Juíza denuncia pet shop em Goiânia após morte de cadela atropelada
Uma ida ao pet shop para um banho de rotina terminou em tragédia para a juíza de Direito Diéssica Thaís Silva. Ela denuncia o estabelecimento Pet Estética Denys Rêgo, no setor Nova Suíça, em Goiânia, por negligência após a morte de sua cadela, Catarina. O animal teria escapado do local e morrido atropelado na rua enquanto estava sob a guarda da empresa.
O Relato do Incidente
No dia 16 de fevereiro, por volta das 9h, a juíza entregou Catarina para banho e hidratação. Às 11h, recebeu uma mensagem vaga pedindo que comparecesse ao local. Após insistência por telefone, foi informada de que havia ocorrido uma “fatalidade”.
“Como um animal sob guarda do estabelecimento sai para a rua? Como estava sem contenção adequada? Havia portas abertas?”, questiona a magistrada, que busca responsabilização para evitar que outras famílias sofram a mesma perda.

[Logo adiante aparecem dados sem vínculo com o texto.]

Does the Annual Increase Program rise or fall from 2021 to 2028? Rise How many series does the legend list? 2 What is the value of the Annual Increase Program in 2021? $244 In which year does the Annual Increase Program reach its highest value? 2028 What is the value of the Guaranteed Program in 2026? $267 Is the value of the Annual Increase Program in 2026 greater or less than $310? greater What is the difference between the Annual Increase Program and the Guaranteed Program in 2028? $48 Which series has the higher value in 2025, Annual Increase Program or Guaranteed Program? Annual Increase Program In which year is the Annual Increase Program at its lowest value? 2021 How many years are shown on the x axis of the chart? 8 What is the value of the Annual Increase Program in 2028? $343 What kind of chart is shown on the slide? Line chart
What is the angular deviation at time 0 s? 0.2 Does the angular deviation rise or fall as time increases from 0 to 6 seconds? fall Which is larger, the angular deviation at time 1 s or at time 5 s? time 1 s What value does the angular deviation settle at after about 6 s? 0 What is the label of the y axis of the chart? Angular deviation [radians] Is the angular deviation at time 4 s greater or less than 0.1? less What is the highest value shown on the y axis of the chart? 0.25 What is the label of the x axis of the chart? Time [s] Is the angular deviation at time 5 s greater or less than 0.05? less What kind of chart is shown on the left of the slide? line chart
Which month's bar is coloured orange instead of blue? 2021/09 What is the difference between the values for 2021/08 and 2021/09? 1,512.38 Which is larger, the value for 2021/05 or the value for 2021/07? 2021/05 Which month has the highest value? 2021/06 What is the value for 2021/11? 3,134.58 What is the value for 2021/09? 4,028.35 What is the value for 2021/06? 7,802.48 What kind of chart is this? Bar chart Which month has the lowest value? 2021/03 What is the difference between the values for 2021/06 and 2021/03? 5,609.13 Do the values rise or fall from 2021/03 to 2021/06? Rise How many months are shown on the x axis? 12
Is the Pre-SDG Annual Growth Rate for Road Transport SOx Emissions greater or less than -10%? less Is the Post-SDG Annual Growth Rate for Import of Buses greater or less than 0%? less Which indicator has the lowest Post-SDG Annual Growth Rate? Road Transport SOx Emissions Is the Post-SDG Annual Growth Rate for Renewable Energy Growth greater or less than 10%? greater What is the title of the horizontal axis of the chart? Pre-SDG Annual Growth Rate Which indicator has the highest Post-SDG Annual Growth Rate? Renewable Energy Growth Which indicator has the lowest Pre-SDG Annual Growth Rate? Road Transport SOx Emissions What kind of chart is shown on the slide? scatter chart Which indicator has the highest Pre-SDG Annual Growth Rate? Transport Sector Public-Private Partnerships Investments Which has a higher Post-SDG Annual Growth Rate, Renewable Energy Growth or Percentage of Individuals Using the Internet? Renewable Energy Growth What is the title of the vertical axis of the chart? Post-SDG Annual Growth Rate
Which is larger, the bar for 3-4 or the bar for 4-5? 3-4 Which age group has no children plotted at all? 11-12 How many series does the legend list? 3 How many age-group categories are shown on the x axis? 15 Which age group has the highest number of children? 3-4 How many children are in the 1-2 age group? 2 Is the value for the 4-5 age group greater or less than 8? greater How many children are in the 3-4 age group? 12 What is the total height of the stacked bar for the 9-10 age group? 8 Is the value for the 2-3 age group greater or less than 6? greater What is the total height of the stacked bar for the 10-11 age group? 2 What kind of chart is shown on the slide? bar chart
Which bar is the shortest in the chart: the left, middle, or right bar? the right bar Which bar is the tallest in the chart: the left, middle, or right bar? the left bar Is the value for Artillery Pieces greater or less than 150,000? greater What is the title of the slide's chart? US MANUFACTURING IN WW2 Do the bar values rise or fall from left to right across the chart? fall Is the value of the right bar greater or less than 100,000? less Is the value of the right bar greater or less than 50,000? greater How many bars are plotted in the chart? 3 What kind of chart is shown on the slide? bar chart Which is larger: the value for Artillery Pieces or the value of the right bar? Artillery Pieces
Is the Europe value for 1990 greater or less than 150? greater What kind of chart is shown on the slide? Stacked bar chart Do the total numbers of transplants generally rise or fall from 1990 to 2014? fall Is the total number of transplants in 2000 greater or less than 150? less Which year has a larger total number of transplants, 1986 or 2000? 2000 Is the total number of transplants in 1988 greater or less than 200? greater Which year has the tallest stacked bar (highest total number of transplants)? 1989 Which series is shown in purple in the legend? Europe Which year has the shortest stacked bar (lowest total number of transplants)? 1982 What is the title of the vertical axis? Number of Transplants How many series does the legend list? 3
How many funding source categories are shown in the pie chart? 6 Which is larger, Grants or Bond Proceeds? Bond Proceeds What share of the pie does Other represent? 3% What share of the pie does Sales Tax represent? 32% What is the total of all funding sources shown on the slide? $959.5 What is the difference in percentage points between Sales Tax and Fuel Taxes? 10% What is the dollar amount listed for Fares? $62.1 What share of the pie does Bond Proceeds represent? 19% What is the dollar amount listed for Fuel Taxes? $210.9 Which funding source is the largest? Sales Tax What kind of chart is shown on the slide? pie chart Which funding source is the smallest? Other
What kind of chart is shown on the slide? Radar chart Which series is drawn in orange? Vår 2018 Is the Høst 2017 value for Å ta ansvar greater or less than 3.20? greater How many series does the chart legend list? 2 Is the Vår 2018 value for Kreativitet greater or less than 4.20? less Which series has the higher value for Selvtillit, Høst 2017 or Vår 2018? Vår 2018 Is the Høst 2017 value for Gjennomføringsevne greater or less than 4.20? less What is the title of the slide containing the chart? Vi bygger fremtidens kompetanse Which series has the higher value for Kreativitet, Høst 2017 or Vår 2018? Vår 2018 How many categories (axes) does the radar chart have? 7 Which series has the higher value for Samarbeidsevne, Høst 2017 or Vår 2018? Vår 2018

Investigação e Esfera Jurídica
O caso foi registrado na Delegacia de Meio Ambiente (Dema). A delegada Simelli Lemes, titular do Grupo de Proteção Animal (GPA), analisou as imagens do circuito interno. Segundo a autoridade policial:
Esfera Criminal: Como não houve intenção (dolo) de libertar o animal ou maltratá-lo, o crime de maus-tratos — que não possui modalidade culposa no Código Penal — não se aplica, encerrando a investigação criminal.
Esfera Cível: A delegada reforça que a responsabilidade do estabelecimento é evidente no âmbito cível (indenizatório). Nesses casos, a reparação financeira por danos morais e materiais costuma ser mais severa do que as penas criminais aplicadas a esse tipo de ocorrência.
Até o momento, o Pet Estética Denys Rêgo não se manifestou oficialmente sobre as falhas de segurança que permitiram a fuga do animal.